Abstract
Important to successful navigation is accurate understanding of one's location relative to other objects within an environment. Past research has reliably revealed that observers are accurate in judging absolute distance in their environments, indicated through walking without vision to a previously viewed on-ground target, both under normal and degraded viewing conditions. However, less research has focused on perception of targets positioned off of the ground plane. This may be especially relevant for navigation under low vision, given the consequences of misperceiving target locations. We explored whether support for Gibson's ground theory (1950) would be found with degraded viewing as has been demonstrated with relative distance under normal viewing conditions (Meng & Sedgwick, 2001). In the current study, normally-sighted observers viewed white spherical targets placed on stands through goggles that severely reduced visual acuity and contrast sensitivity in one of two conditions.
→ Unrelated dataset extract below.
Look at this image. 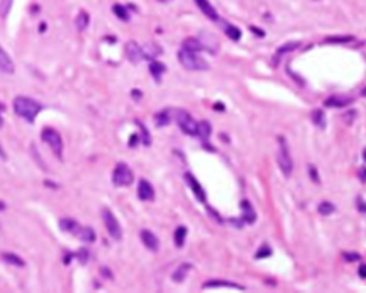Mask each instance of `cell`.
Here are the masks:
<instances>
[{"label": "cell", "mask_w": 366, "mask_h": 293, "mask_svg": "<svg viewBox=\"0 0 366 293\" xmlns=\"http://www.w3.org/2000/svg\"><path fill=\"white\" fill-rule=\"evenodd\" d=\"M186 236H188V229L185 227V226H179L176 230H174V234H173V240H174V244H176V247H183V244H185V240H186Z\"/></svg>", "instance_id": "obj_28"}, {"label": "cell", "mask_w": 366, "mask_h": 293, "mask_svg": "<svg viewBox=\"0 0 366 293\" xmlns=\"http://www.w3.org/2000/svg\"><path fill=\"white\" fill-rule=\"evenodd\" d=\"M0 72L12 75L15 73V63L13 59L8 55V52L0 46Z\"/></svg>", "instance_id": "obj_17"}, {"label": "cell", "mask_w": 366, "mask_h": 293, "mask_svg": "<svg viewBox=\"0 0 366 293\" xmlns=\"http://www.w3.org/2000/svg\"><path fill=\"white\" fill-rule=\"evenodd\" d=\"M5 112V105L3 103H0V129L3 127L5 125V120H3V116H2V113Z\"/></svg>", "instance_id": "obj_46"}, {"label": "cell", "mask_w": 366, "mask_h": 293, "mask_svg": "<svg viewBox=\"0 0 366 293\" xmlns=\"http://www.w3.org/2000/svg\"><path fill=\"white\" fill-rule=\"evenodd\" d=\"M177 59H179L180 65H182L186 70L202 72V70H208V69H209V63H208L202 56H199L196 52L180 49L177 52Z\"/></svg>", "instance_id": "obj_2"}, {"label": "cell", "mask_w": 366, "mask_h": 293, "mask_svg": "<svg viewBox=\"0 0 366 293\" xmlns=\"http://www.w3.org/2000/svg\"><path fill=\"white\" fill-rule=\"evenodd\" d=\"M359 180L362 182V183H366V167L362 166L360 167V170H359Z\"/></svg>", "instance_id": "obj_42"}, {"label": "cell", "mask_w": 366, "mask_h": 293, "mask_svg": "<svg viewBox=\"0 0 366 293\" xmlns=\"http://www.w3.org/2000/svg\"><path fill=\"white\" fill-rule=\"evenodd\" d=\"M363 159H365V162H366V147H365V150H363Z\"/></svg>", "instance_id": "obj_51"}, {"label": "cell", "mask_w": 366, "mask_h": 293, "mask_svg": "<svg viewBox=\"0 0 366 293\" xmlns=\"http://www.w3.org/2000/svg\"><path fill=\"white\" fill-rule=\"evenodd\" d=\"M215 289V287H228V289H238V290H245V286L235 283L231 280H225V279H211L208 282L203 283V289Z\"/></svg>", "instance_id": "obj_13"}, {"label": "cell", "mask_w": 366, "mask_h": 293, "mask_svg": "<svg viewBox=\"0 0 366 293\" xmlns=\"http://www.w3.org/2000/svg\"><path fill=\"white\" fill-rule=\"evenodd\" d=\"M149 72H150L152 78L154 79V82L160 83L162 75L166 72V66H164L163 63H160V62H157L156 59H153V60H150V63H149Z\"/></svg>", "instance_id": "obj_19"}, {"label": "cell", "mask_w": 366, "mask_h": 293, "mask_svg": "<svg viewBox=\"0 0 366 293\" xmlns=\"http://www.w3.org/2000/svg\"><path fill=\"white\" fill-rule=\"evenodd\" d=\"M225 33L233 42H239L242 38L241 29L236 28V26H233V25H229V23H225Z\"/></svg>", "instance_id": "obj_29"}, {"label": "cell", "mask_w": 366, "mask_h": 293, "mask_svg": "<svg viewBox=\"0 0 366 293\" xmlns=\"http://www.w3.org/2000/svg\"><path fill=\"white\" fill-rule=\"evenodd\" d=\"M357 274H359L362 279H366V263L360 264V266H359V269H357Z\"/></svg>", "instance_id": "obj_43"}, {"label": "cell", "mask_w": 366, "mask_h": 293, "mask_svg": "<svg viewBox=\"0 0 366 293\" xmlns=\"http://www.w3.org/2000/svg\"><path fill=\"white\" fill-rule=\"evenodd\" d=\"M5 209H6V203H5L3 200H0V212L5 210Z\"/></svg>", "instance_id": "obj_48"}, {"label": "cell", "mask_w": 366, "mask_h": 293, "mask_svg": "<svg viewBox=\"0 0 366 293\" xmlns=\"http://www.w3.org/2000/svg\"><path fill=\"white\" fill-rule=\"evenodd\" d=\"M312 123L319 129H325L326 127V117L322 109H316L315 112H312Z\"/></svg>", "instance_id": "obj_27"}, {"label": "cell", "mask_w": 366, "mask_h": 293, "mask_svg": "<svg viewBox=\"0 0 366 293\" xmlns=\"http://www.w3.org/2000/svg\"><path fill=\"white\" fill-rule=\"evenodd\" d=\"M174 117H176V122H177V125H179L180 130H182L185 135L196 136V133H198V123L195 122V119L188 112H185L182 109H177L174 112Z\"/></svg>", "instance_id": "obj_6"}, {"label": "cell", "mask_w": 366, "mask_h": 293, "mask_svg": "<svg viewBox=\"0 0 366 293\" xmlns=\"http://www.w3.org/2000/svg\"><path fill=\"white\" fill-rule=\"evenodd\" d=\"M80 223L75 220V219H72V217H62L60 220H59V227H60V230H63V232H66V233H72L76 236V233L79 232V229H80Z\"/></svg>", "instance_id": "obj_18"}, {"label": "cell", "mask_w": 366, "mask_h": 293, "mask_svg": "<svg viewBox=\"0 0 366 293\" xmlns=\"http://www.w3.org/2000/svg\"><path fill=\"white\" fill-rule=\"evenodd\" d=\"M182 49L191 50V52H196L198 53V52H202L203 46L199 39H196V38H186V39L183 40Z\"/></svg>", "instance_id": "obj_26"}, {"label": "cell", "mask_w": 366, "mask_h": 293, "mask_svg": "<svg viewBox=\"0 0 366 293\" xmlns=\"http://www.w3.org/2000/svg\"><path fill=\"white\" fill-rule=\"evenodd\" d=\"M136 125L140 127V136H142L143 145H145V146H150V143H152V137H150V133L147 132V127H146L139 119H136Z\"/></svg>", "instance_id": "obj_33"}, {"label": "cell", "mask_w": 366, "mask_h": 293, "mask_svg": "<svg viewBox=\"0 0 366 293\" xmlns=\"http://www.w3.org/2000/svg\"><path fill=\"white\" fill-rule=\"evenodd\" d=\"M76 256L80 263L85 264L87 260H89V252H87L86 249H80V250H79V252L76 253Z\"/></svg>", "instance_id": "obj_40"}, {"label": "cell", "mask_w": 366, "mask_h": 293, "mask_svg": "<svg viewBox=\"0 0 366 293\" xmlns=\"http://www.w3.org/2000/svg\"><path fill=\"white\" fill-rule=\"evenodd\" d=\"M89 22H90V18L86 12H80L76 18V28L79 30H85L89 26Z\"/></svg>", "instance_id": "obj_34"}, {"label": "cell", "mask_w": 366, "mask_h": 293, "mask_svg": "<svg viewBox=\"0 0 366 293\" xmlns=\"http://www.w3.org/2000/svg\"><path fill=\"white\" fill-rule=\"evenodd\" d=\"M199 40H201V43H202L203 50H206V52L211 53V55H216V52L219 49V42H218V38H216L215 35L202 32Z\"/></svg>", "instance_id": "obj_10"}, {"label": "cell", "mask_w": 366, "mask_h": 293, "mask_svg": "<svg viewBox=\"0 0 366 293\" xmlns=\"http://www.w3.org/2000/svg\"><path fill=\"white\" fill-rule=\"evenodd\" d=\"M299 46H300L299 42H288V43L282 45L276 49V56H283V55H288L290 52H295Z\"/></svg>", "instance_id": "obj_30"}, {"label": "cell", "mask_w": 366, "mask_h": 293, "mask_svg": "<svg viewBox=\"0 0 366 293\" xmlns=\"http://www.w3.org/2000/svg\"><path fill=\"white\" fill-rule=\"evenodd\" d=\"M272 253H273V252H272L269 244H262L259 250L256 252V254H255V257H256V259H265V257L272 256Z\"/></svg>", "instance_id": "obj_36"}, {"label": "cell", "mask_w": 366, "mask_h": 293, "mask_svg": "<svg viewBox=\"0 0 366 293\" xmlns=\"http://www.w3.org/2000/svg\"><path fill=\"white\" fill-rule=\"evenodd\" d=\"M0 257H2L3 262L12 264V266H16V267H25L26 266V262L20 257L19 254L12 253V252H3L0 254Z\"/></svg>", "instance_id": "obj_23"}, {"label": "cell", "mask_w": 366, "mask_h": 293, "mask_svg": "<svg viewBox=\"0 0 366 293\" xmlns=\"http://www.w3.org/2000/svg\"><path fill=\"white\" fill-rule=\"evenodd\" d=\"M212 135V126L208 120H202L201 123H198V133L196 136H199L203 142H206Z\"/></svg>", "instance_id": "obj_25"}, {"label": "cell", "mask_w": 366, "mask_h": 293, "mask_svg": "<svg viewBox=\"0 0 366 293\" xmlns=\"http://www.w3.org/2000/svg\"><path fill=\"white\" fill-rule=\"evenodd\" d=\"M195 2H196L198 8L201 9V12H202L208 19L213 20V22H218L219 20V15H218L216 9L211 5L209 0H195Z\"/></svg>", "instance_id": "obj_16"}, {"label": "cell", "mask_w": 366, "mask_h": 293, "mask_svg": "<svg viewBox=\"0 0 366 293\" xmlns=\"http://www.w3.org/2000/svg\"><path fill=\"white\" fill-rule=\"evenodd\" d=\"M137 197L143 202H150L154 199V189L150 182H147L145 179L139 180L137 185Z\"/></svg>", "instance_id": "obj_12"}, {"label": "cell", "mask_w": 366, "mask_h": 293, "mask_svg": "<svg viewBox=\"0 0 366 293\" xmlns=\"http://www.w3.org/2000/svg\"><path fill=\"white\" fill-rule=\"evenodd\" d=\"M135 180V175L132 172V169L127 166L126 163L120 162L117 163L112 173V183L117 187H126V186H130Z\"/></svg>", "instance_id": "obj_5"}, {"label": "cell", "mask_w": 366, "mask_h": 293, "mask_svg": "<svg viewBox=\"0 0 366 293\" xmlns=\"http://www.w3.org/2000/svg\"><path fill=\"white\" fill-rule=\"evenodd\" d=\"M355 39L353 36H332V38H326L325 42L326 43H347Z\"/></svg>", "instance_id": "obj_38"}, {"label": "cell", "mask_w": 366, "mask_h": 293, "mask_svg": "<svg viewBox=\"0 0 366 293\" xmlns=\"http://www.w3.org/2000/svg\"><path fill=\"white\" fill-rule=\"evenodd\" d=\"M76 237L80 239V240H83V242H86V243H93L96 240V233L89 226H80L79 232L76 233Z\"/></svg>", "instance_id": "obj_24"}, {"label": "cell", "mask_w": 366, "mask_h": 293, "mask_svg": "<svg viewBox=\"0 0 366 293\" xmlns=\"http://www.w3.org/2000/svg\"><path fill=\"white\" fill-rule=\"evenodd\" d=\"M142 52H143V59L153 60V59L162 55V48L157 43H147L142 48Z\"/></svg>", "instance_id": "obj_22"}, {"label": "cell", "mask_w": 366, "mask_h": 293, "mask_svg": "<svg viewBox=\"0 0 366 293\" xmlns=\"http://www.w3.org/2000/svg\"><path fill=\"white\" fill-rule=\"evenodd\" d=\"M353 102H355V99L347 98V96H330V98H328L325 102H323V105H325L326 108L342 109L349 106V105L353 103Z\"/></svg>", "instance_id": "obj_14"}, {"label": "cell", "mask_w": 366, "mask_h": 293, "mask_svg": "<svg viewBox=\"0 0 366 293\" xmlns=\"http://www.w3.org/2000/svg\"><path fill=\"white\" fill-rule=\"evenodd\" d=\"M112 10H113V13H115L116 16H117V18H119L120 20H123V22H127V20L130 19L129 10H127V8H126V6H123V5H119V3H116V5H113Z\"/></svg>", "instance_id": "obj_31"}, {"label": "cell", "mask_w": 366, "mask_h": 293, "mask_svg": "<svg viewBox=\"0 0 366 293\" xmlns=\"http://www.w3.org/2000/svg\"><path fill=\"white\" fill-rule=\"evenodd\" d=\"M278 165H279L282 173L286 177H289L293 170V162L290 157L289 145L285 136H278Z\"/></svg>", "instance_id": "obj_3"}, {"label": "cell", "mask_w": 366, "mask_h": 293, "mask_svg": "<svg viewBox=\"0 0 366 293\" xmlns=\"http://www.w3.org/2000/svg\"><path fill=\"white\" fill-rule=\"evenodd\" d=\"M172 115H173V112H172L170 109H163V110L157 112V113L154 115V123H156V126L157 127L167 126V125L172 122Z\"/></svg>", "instance_id": "obj_21"}, {"label": "cell", "mask_w": 366, "mask_h": 293, "mask_svg": "<svg viewBox=\"0 0 366 293\" xmlns=\"http://www.w3.org/2000/svg\"><path fill=\"white\" fill-rule=\"evenodd\" d=\"M137 140H139V136H137V135H133V136L130 137V140H129V146L135 147L136 145H137V143H136Z\"/></svg>", "instance_id": "obj_45"}, {"label": "cell", "mask_w": 366, "mask_h": 293, "mask_svg": "<svg viewBox=\"0 0 366 293\" xmlns=\"http://www.w3.org/2000/svg\"><path fill=\"white\" fill-rule=\"evenodd\" d=\"M43 106L35 99L28 96H16L13 100V110L22 119H25L28 123H35V119L42 112Z\"/></svg>", "instance_id": "obj_1"}, {"label": "cell", "mask_w": 366, "mask_h": 293, "mask_svg": "<svg viewBox=\"0 0 366 293\" xmlns=\"http://www.w3.org/2000/svg\"><path fill=\"white\" fill-rule=\"evenodd\" d=\"M185 180H186V183L189 186V189L193 192L195 197H196L199 202L205 203V202H206V193H205V190H203L202 185L198 182V179H196L192 173L186 172V173H185Z\"/></svg>", "instance_id": "obj_8"}, {"label": "cell", "mask_w": 366, "mask_h": 293, "mask_svg": "<svg viewBox=\"0 0 366 293\" xmlns=\"http://www.w3.org/2000/svg\"><path fill=\"white\" fill-rule=\"evenodd\" d=\"M102 217H103V223L106 226V230L109 232V234H110V237L115 239V240H120L122 236H123V230H122V227H120L119 220L116 219V216L112 213V210L107 209V207H105V209L102 210Z\"/></svg>", "instance_id": "obj_7"}, {"label": "cell", "mask_w": 366, "mask_h": 293, "mask_svg": "<svg viewBox=\"0 0 366 293\" xmlns=\"http://www.w3.org/2000/svg\"><path fill=\"white\" fill-rule=\"evenodd\" d=\"M309 176H310V180L315 182V183H320V177H319V172L316 167L313 165H309Z\"/></svg>", "instance_id": "obj_39"}, {"label": "cell", "mask_w": 366, "mask_h": 293, "mask_svg": "<svg viewBox=\"0 0 366 293\" xmlns=\"http://www.w3.org/2000/svg\"><path fill=\"white\" fill-rule=\"evenodd\" d=\"M157 2H160V3H170L172 0H157Z\"/></svg>", "instance_id": "obj_49"}, {"label": "cell", "mask_w": 366, "mask_h": 293, "mask_svg": "<svg viewBox=\"0 0 366 293\" xmlns=\"http://www.w3.org/2000/svg\"><path fill=\"white\" fill-rule=\"evenodd\" d=\"M251 32L252 33H255V35H258L259 38H263V36H265V32L260 30L259 28H256V26H251Z\"/></svg>", "instance_id": "obj_44"}, {"label": "cell", "mask_w": 366, "mask_h": 293, "mask_svg": "<svg viewBox=\"0 0 366 293\" xmlns=\"http://www.w3.org/2000/svg\"><path fill=\"white\" fill-rule=\"evenodd\" d=\"M140 240H142V243L146 246V249H149L150 252H157L159 247H160L159 237H157L152 230H149V229L140 230Z\"/></svg>", "instance_id": "obj_9"}, {"label": "cell", "mask_w": 366, "mask_h": 293, "mask_svg": "<svg viewBox=\"0 0 366 293\" xmlns=\"http://www.w3.org/2000/svg\"><path fill=\"white\" fill-rule=\"evenodd\" d=\"M191 269H192V264L188 263V262L179 264V266L176 267V270L172 273V280L176 282V283H182L183 280L186 279L188 273L191 272Z\"/></svg>", "instance_id": "obj_20"}, {"label": "cell", "mask_w": 366, "mask_h": 293, "mask_svg": "<svg viewBox=\"0 0 366 293\" xmlns=\"http://www.w3.org/2000/svg\"><path fill=\"white\" fill-rule=\"evenodd\" d=\"M42 140L45 143H48V146L52 149V152L55 153V156L58 157L59 160L63 159V139L56 129L45 127L42 130Z\"/></svg>", "instance_id": "obj_4"}, {"label": "cell", "mask_w": 366, "mask_h": 293, "mask_svg": "<svg viewBox=\"0 0 366 293\" xmlns=\"http://www.w3.org/2000/svg\"><path fill=\"white\" fill-rule=\"evenodd\" d=\"M241 209H242V220L245 223H255L256 220V212L253 209V206L251 205V202L248 199H243L241 202Z\"/></svg>", "instance_id": "obj_15"}, {"label": "cell", "mask_w": 366, "mask_h": 293, "mask_svg": "<svg viewBox=\"0 0 366 293\" xmlns=\"http://www.w3.org/2000/svg\"><path fill=\"white\" fill-rule=\"evenodd\" d=\"M125 52H126V58L129 59L132 63H139L142 59H143V52H142V48L136 43L135 40H129L126 43L125 46Z\"/></svg>", "instance_id": "obj_11"}, {"label": "cell", "mask_w": 366, "mask_h": 293, "mask_svg": "<svg viewBox=\"0 0 366 293\" xmlns=\"http://www.w3.org/2000/svg\"><path fill=\"white\" fill-rule=\"evenodd\" d=\"M12 5H13V0H0V18L2 19H6L9 16Z\"/></svg>", "instance_id": "obj_35"}, {"label": "cell", "mask_w": 366, "mask_h": 293, "mask_svg": "<svg viewBox=\"0 0 366 293\" xmlns=\"http://www.w3.org/2000/svg\"><path fill=\"white\" fill-rule=\"evenodd\" d=\"M342 257L345 262L353 263V262H359L362 259V254L356 253V252H342Z\"/></svg>", "instance_id": "obj_37"}, {"label": "cell", "mask_w": 366, "mask_h": 293, "mask_svg": "<svg viewBox=\"0 0 366 293\" xmlns=\"http://www.w3.org/2000/svg\"><path fill=\"white\" fill-rule=\"evenodd\" d=\"M356 207H357V210L359 212H362V213H366V202H365V199L363 197H357L356 199Z\"/></svg>", "instance_id": "obj_41"}, {"label": "cell", "mask_w": 366, "mask_h": 293, "mask_svg": "<svg viewBox=\"0 0 366 293\" xmlns=\"http://www.w3.org/2000/svg\"><path fill=\"white\" fill-rule=\"evenodd\" d=\"M318 212L322 216H329L336 212V206L333 205V203H330V202H328V200H325V202H322V203L318 206Z\"/></svg>", "instance_id": "obj_32"}, {"label": "cell", "mask_w": 366, "mask_h": 293, "mask_svg": "<svg viewBox=\"0 0 366 293\" xmlns=\"http://www.w3.org/2000/svg\"><path fill=\"white\" fill-rule=\"evenodd\" d=\"M362 96H366V88L362 90Z\"/></svg>", "instance_id": "obj_50"}, {"label": "cell", "mask_w": 366, "mask_h": 293, "mask_svg": "<svg viewBox=\"0 0 366 293\" xmlns=\"http://www.w3.org/2000/svg\"><path fill=\"white\" fill-rule=\"evenodd\" d=\"M215 110H218V112H223L225 110V105H222V103H215Z\"/></svg>", "instance_id": "obj_47"}]
</instances>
In the high-visibility condition, targets were placed on a stand painted black, resulting in high contrast with the gray carpet. In the low-visibility condition, stands were painted gray, making them undetectable under low vision conditions. In two counterbalanced blocks, participants made size and absolute distance judgments to three different sized spheres (.203, .304, or .406 meter diameters) at three target distances (1.5, 2.7, and 4 meters). Participants in the high-visibility condition exhibited accurate distance judgments, whereas low-visibility condition participants drastically overestimated target distances. Similarly, the size of targets in the low-visibility condition was judged to be significantly larger than the size of targets in the high-visibility condition. To allow safe travel for those with low vision, these findings point to the importance of highlighting how potential hazards make contact with the ground plane so that hazards are not perceived as more distant than they are actually located.
This work was supported by NIH grant 1 R01 EY017835-01.